Önemli olan siyasi soykırım operasyonlarından sonra açıklama yapmak değildir.  Önemli olan Kürdün sürgit köle kalmasını sağlamaya yönelik bu rehine ve esaret altına almaya yönelik saldırılara son vermektir. Nasıl mı? Evet, kolay ve rahat bir mücadeleden bahsetmeyeceğiz. Zorlu bir mücadeleden bahsediyoruz. Kürtler özellikle kendi topraklarında,  Kürdistan şehirleri başta olmak üzere hiçbir sömürgeci polis gücünün bir Kürdü gece yada gündüz- fark etmez- esaret altına almasına izin vermemelidir. Bunun için kendisini tepeden tırnağa ev ev, sokak sokak, köy köy, mahalle mahalle örgütlemelidir. Öyle bir örgütlemelidir ki, tutuklamaya yönelen her eli kırabilme gücünü yaratabilmelidir.  Aynı yaklaşımı Türkiye metropollerinde yaşamak zorunda bırakılan Kürtler de göstermelidir.

Ortadoğunun en eski ve köklü haklarından biri olan Kürt halkının,  kendisine 21. Yüzyılda dayatılan sömürgeci soykırım politikalarına karşı direnme bilinci, kararlılığı, cesareti, örgütlenme ve serhıldan deneyimi de vardır.
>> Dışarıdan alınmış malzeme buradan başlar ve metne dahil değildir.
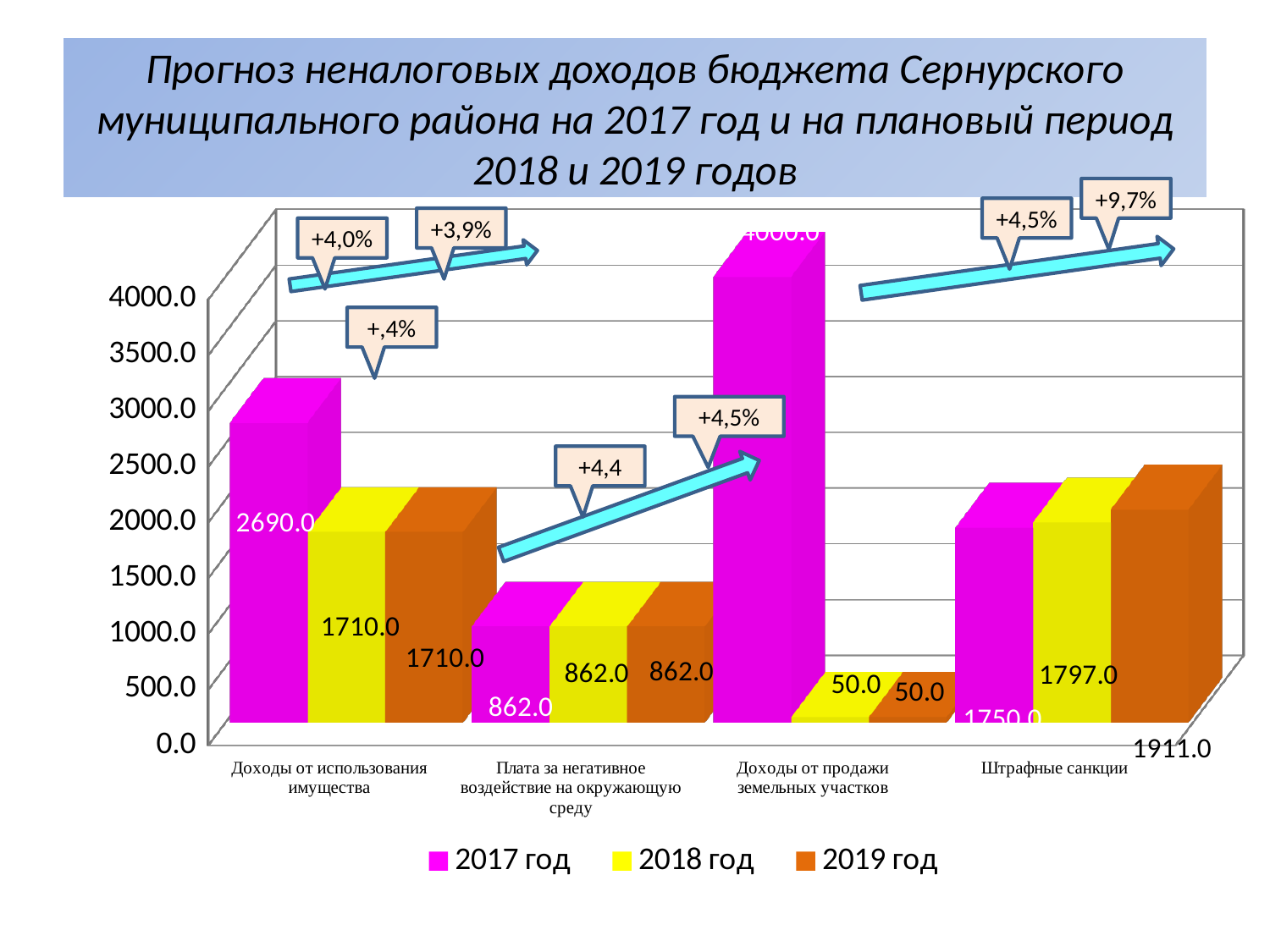
Is the 2017 год value for Доходы от продажи земельных участков greater or less than 3500? greater Do the values for Штрафные санкции rise or fall from 2017 год to 2019 год? rise What is the 2019 год value for Плата за негативное воздействие на окружающую среду? 862.0 How many series does the legend list? 3 What is the 2018 год value for Доходы от продажи земельных участков? 50.0 By how much does the 2019 год value for Штрафные санкции exceed the 2017 год value? 161.0 What is the 2017 год value for Доходы от использования имущества? 2690.0 What is the 2019 год value for Штрафные санкции? 1911.0 What is the 2018 год value for Штрафные санкции? 1797.0 Which category has the lowest 2018 год value? Доходы от продажи земельных участков What is the difference between the 2017 год and 2018 год values for Доходы от использования имущества? 980.0 Which is larger for 2018 год: Штрафные санкции or Доходы от использования имущества? Штрафные санкции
Uluslar arası sermaye güçlerinin bölgeyi yeniden düzenlemeye çalıştığı bir dönemde, bir kez daha halkımızı statüsüzlüğe mahkum etmek isteyen uluslararası sermaye güçleri ve sömürgeci Türk devletine karşı serhıldanları sonuç alıcı bir biçimde geliştirmenin zamanıdır.

Önder Apo’ya karşı gerçekleştirilen uluslar arası komplonun 13. Yıldönümünde halkımız hem komplocuları hem de Türk sömürgecilerine karşı 24 SAAT SERHILDAN 24 SAAT TÜRK SÖMÜRGECİLİĞİNE ve AKP’ye LANET! Şiarıyla harekete geçmelidir. Önderlik üzerinde estirilen sömürgeci devlet terörü ve tecridini kırma gücü ve iradesini ortaya koymalı ve özgürlüğünü sağlamayı esas almalıdır.

Halkımızın dostları da, bu dönemde sömürgeciliğe karşı tavrını daha açık bir biçimde ortaya koymalıdır.